Finlandiya parlamentosunca kurulan dış politika enstitüsünün Türkiye analizinde, "Bunlara ilaveten Türkler artık Cumhuriyet öncesi tarihlerini, özellikle de Osmanlı imparatorluk geçmişlerini daha coşkulu kucaklıyorlar. Tüm bu değişimlerin Türkler'in modern dünyaya bakışlarını ve ülkelerinin buradaki yerini algılayışlarını şekillendirmemesi düşünülemez. Türkiye'nin yeni vizyonunun kilit unsurları, Ankara'nın uluslararası stratejisinde bir taraftan ABD'yle ilişkiler, AB'ye üyelik ve NATO üyeliği dahil Batı boyutunu zayıflatırken, diğer yandan Türkiye'nin Orta Doğulu komşularıyla ve Orta Asya cumhuriyetleriyle bölgesel hattın göreceli olarak güçlendiriyor" denildi.
Türkiye'nin stratejik bağımsızlığını güçlendirme çabalarının kavramsal çerçevesinin, Dışişleri Bakanı Ahmet Davutoğlu'nun "Stratejik Derinlik" kitabında çizildiği anlatılan raporda, "Davutoğlu'nun stratejik derinliği, Türk dış politikasının sadece Batı yerine farklı alternatif eksenler üzerine inşa edilmesi altın fırsatını sunuyor. Son yıllarda Türkiye'nin aktif dış politikasının temeli bu kavrama (stratejik derinlik) dayanıyor" görüşlerine yer verildi.

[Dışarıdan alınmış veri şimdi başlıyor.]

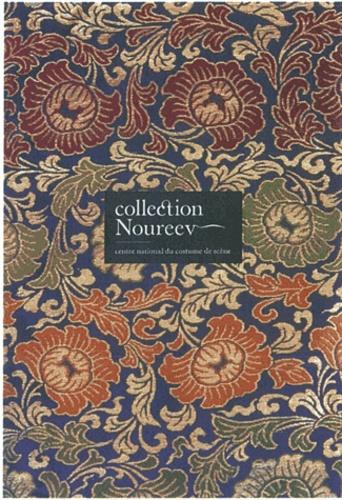 Martine Kahane - Collection Noureev - Centre national du costume de scène.
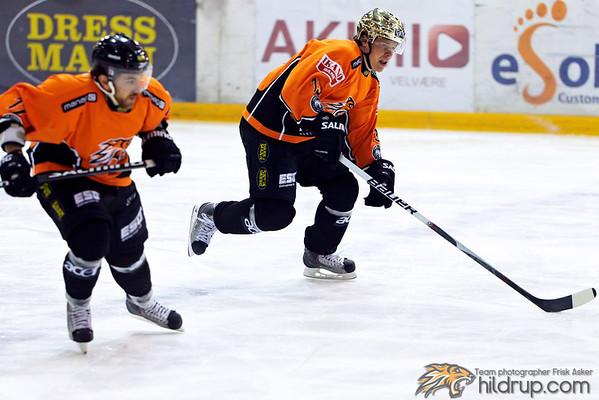 Frisk Asker - Stavanger Oilers (110118)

Raporda, Türk dış politikasındaki değişimi basite indirgeyerek "Orta Doğululaşma" teziyle açıklamanın "safça bir yaklaşım" olduğu dile getirilerek "Ankara kaygan stratejik çevresini istikrara kavuşturmak ve her an yangın yerine dönmeye müsait bölgesindeki olumsuz gelişmelerin iç istikrarını olumsuz etkilemesini engellemek istiyor. Pragmatik olan AK Parti liderleri bölgesel istikrarı, ekonomik ve siyasi açıdan kazan-kazan yaklaşımıyla görüyor. Ankara için istikrarlı bir Orta Doğu, güvenli jeopolitik çevre ve Avrupa'dan talebin gerilediği küresel kriz döneminde Türk malları için değerli bir pazar anlamına geliyor" denildi.
Raporda, yeni Ankara'yı anlamak için Kafkaslar'daki diplomatik girişimlerinin de çok yakından izlenmesi gereğine değinilerek Karadeniz ve Hazar Denizi arasındaki dağlık bölgenin, bölgesel aktör Türkiye açısından "son derece büyük jeopolitik önem taşıdığı" vurgulandı.
"Türkiye'yi Orta Asya'daki enerji zengini ve Türk kökenli uluslara bağlayan stratejik bir koridor olan Kafkasya'da" Ermenistan, Azerbaycan ve Türkiye arasındaki sorunları çözmek için "büyük pazarlığı" başlatan Ankara'nın, bunu başarması halinde, "bölgenin jeopolitik ve jeoekonomik dengelerini bütünüyle değiştireceği ve belirgin şekilde stratejik olarak kazançlı çıkacağı" kaydedildi.
-BATI YENİ TÜRKİYE'YE ALIŞMAKTA ZORLANACAK"
Finlandiya Dış Politika Enstitüsü'nün Türkiye analizinde, "Bugünün Türkiyesi dünyanın 17'nci büyük ekonomisi, G20 üyesi ve BM Güvenlik Konseyi üyesi. Özetle bugünün Türkiyesi, stratejik bağımsızlıkta tüm Cumhuriyet geçmişinin en yüksek noktasına ulaştı. Kendine daha fazla güveniyor ve daha iddialı" tespiti yapıldı.
Analizde, Batı'nın, sağlanan dönüşümle ortaya çıkan bu yeni Türkiye'ye "alışmakta zorlanacağı" ifade edildi.